🧑‍💻 Web Scraping Indeed Remote Jobs and Storing in PostgreSQL

#webscraping #data #python

📌 Project Overview

In this project, I built a Python-based pipeline to automate the collection of remote job listings from Indeed. The project involved using Selenium and BeautifulSoup for web scraping, cleaning the extracted data with Pandas, and storing the final structured dataset into a PostgreSQL database for analysis or reporting.

This article walks you through each step of the pipeline, including:

Setting up the environment
Automating job searches with Selenium
Parsing job data using BeautifulSoup
Data cleaning and transformation
Storing the final dataset into PostgreSQL

🛠️ Step 1: Setting Up the Environment

First, I installed the necessary libraries:

!pip install selenium beautifulsoup4 pandas psycopg2-binary

I also downloaded the appropriate WebDriver (e.g., ChromeDriver) and ensured it's added to the system PATH.

🌐 Step 2: Navigating to the Website with Selenium

Using Selenium, I navigated to the Indeed search page and triggered a search for remote jobs in tech-related fields:

from selenium import webdriver
from selenium.webdriver.common.by import By
import time

driver = webdriver.Chrome()
driver.get("https://www.indeed.com")

# Search for remote jobs
search_job = driver.find_element(By.NAME, "q")
search_job.send_keys("Data Analyst Remote")
search_job.submit()

time.sleep(5)  # Wait for the results to load

🧩 Step 3: Parsing the HTML with BeautifulSoup

After the search results loaded, I passed the page source to BeautifulSoup to extract job details like title, company, location, and summary:

from bs4 import BeautifulSoup

soup = BeautifulSoup(driver.page_source, "html.parser")
job_cards = soup.find_all("div", class_="job_seen_beacon")

jobs = []

for card in job_cards:
    title = card.find("h2", class_="jobTitle").text.strip()
    company = card.find("span", class_="companyName").text.strip()
    location = card.find("div", class_="companyLocation").text.strip()
    summary = card.find("div", class_="job-snippet").text.strip()
    jobs.append([title, company, location, summary])

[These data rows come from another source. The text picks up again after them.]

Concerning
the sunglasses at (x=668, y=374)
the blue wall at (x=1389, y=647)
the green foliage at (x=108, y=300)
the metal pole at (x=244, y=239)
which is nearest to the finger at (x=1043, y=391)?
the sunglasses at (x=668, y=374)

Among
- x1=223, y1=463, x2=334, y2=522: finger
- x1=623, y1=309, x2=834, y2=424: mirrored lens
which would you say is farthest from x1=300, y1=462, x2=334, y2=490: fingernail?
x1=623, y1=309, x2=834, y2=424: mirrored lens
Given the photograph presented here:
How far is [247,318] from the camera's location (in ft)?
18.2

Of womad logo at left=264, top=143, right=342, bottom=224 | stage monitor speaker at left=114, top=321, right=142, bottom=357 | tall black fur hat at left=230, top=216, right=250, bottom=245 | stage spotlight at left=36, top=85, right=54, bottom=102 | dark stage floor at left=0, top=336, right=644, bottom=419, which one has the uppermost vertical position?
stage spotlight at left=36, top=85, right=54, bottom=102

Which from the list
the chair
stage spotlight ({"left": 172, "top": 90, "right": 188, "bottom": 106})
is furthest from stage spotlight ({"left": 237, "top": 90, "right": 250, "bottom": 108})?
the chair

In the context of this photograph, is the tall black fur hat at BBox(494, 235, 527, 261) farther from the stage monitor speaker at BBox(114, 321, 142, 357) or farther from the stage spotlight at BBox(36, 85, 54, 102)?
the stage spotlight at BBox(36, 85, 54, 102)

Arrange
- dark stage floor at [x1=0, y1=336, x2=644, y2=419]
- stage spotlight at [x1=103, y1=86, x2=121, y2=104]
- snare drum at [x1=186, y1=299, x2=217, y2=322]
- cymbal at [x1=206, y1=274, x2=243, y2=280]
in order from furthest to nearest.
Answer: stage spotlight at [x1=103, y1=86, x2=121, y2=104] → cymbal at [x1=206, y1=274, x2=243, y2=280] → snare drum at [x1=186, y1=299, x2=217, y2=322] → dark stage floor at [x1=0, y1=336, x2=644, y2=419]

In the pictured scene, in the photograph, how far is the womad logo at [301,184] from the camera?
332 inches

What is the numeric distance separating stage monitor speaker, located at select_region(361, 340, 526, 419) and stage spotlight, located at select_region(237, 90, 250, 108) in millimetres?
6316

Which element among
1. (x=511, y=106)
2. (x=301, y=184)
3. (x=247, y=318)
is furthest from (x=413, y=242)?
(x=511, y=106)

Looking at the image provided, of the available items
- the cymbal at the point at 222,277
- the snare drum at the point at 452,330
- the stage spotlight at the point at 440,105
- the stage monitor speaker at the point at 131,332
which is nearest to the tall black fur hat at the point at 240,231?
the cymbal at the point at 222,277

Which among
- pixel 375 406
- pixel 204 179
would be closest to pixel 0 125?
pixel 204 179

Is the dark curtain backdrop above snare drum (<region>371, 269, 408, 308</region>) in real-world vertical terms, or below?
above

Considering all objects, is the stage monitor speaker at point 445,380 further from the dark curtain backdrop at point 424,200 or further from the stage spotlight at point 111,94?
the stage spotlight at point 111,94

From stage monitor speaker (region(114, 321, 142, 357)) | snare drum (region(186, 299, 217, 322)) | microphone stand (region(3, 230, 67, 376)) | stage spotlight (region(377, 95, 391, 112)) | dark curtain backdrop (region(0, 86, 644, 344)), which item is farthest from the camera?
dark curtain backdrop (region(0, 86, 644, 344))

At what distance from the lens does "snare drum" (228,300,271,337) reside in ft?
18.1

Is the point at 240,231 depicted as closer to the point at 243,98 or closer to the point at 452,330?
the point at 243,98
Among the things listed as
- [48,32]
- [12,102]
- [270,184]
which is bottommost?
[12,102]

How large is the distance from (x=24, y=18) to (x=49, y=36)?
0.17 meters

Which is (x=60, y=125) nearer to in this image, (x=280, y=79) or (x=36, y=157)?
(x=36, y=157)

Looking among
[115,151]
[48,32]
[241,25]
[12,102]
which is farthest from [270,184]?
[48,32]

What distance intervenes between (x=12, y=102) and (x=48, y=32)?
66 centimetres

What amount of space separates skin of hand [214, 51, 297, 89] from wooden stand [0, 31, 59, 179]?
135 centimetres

Once done, I closed the browser:

driver.quit()

📊 Step 4: Storing Data in a DataFrame and Cleaning It

I converted the list of jobs into a Pandas DataFrame and performed light cleaning:

import pandas as pd

df = pd.DataFrame(jobs, columns=["Job Title", "Company", "Location", "Summary"])
df.drop_duplicates(inplace=True)
df.head()

🗃️ Step 5: Storing the Data in PostgreSQL

Finally, I connected to a PostgreSQL database using psycopg2 and inserted the data:

import psycopg2

conn = psycopg2.connect(
    host="localhost",
    database="job_scraper",
    user="your_username",
    password="your_password"
)
cur = conn.cursor()

cur.execute("""
CREATE TABLE IF NOT EXISTS remote_jobs (
    id SERIAL PRIMARY KEY,
    job_title TEXT,
    company TEXT,
    location TEXT,
    summary TEXT
)
""")

for index, row in df.iterrows():
    cur.execute("""
        INSERT INTO remote_jobs (job_title, company, location, summary)
        VALUES (%s, %s, %s, %s)
    """, (row['Job Title'], row['Company'], row['Location'], row['Summary']))

conn.commit()
cur.close()
conn.close()

📈 Conclusion

This project demonstrates how web scraping can automate data collection from job platforms and store insights in a relational database for deeper analysis. Whether you're building a job analytics dashboard or tracking market demand, this approach scales well and integrates with tools like Power BI or Tableau.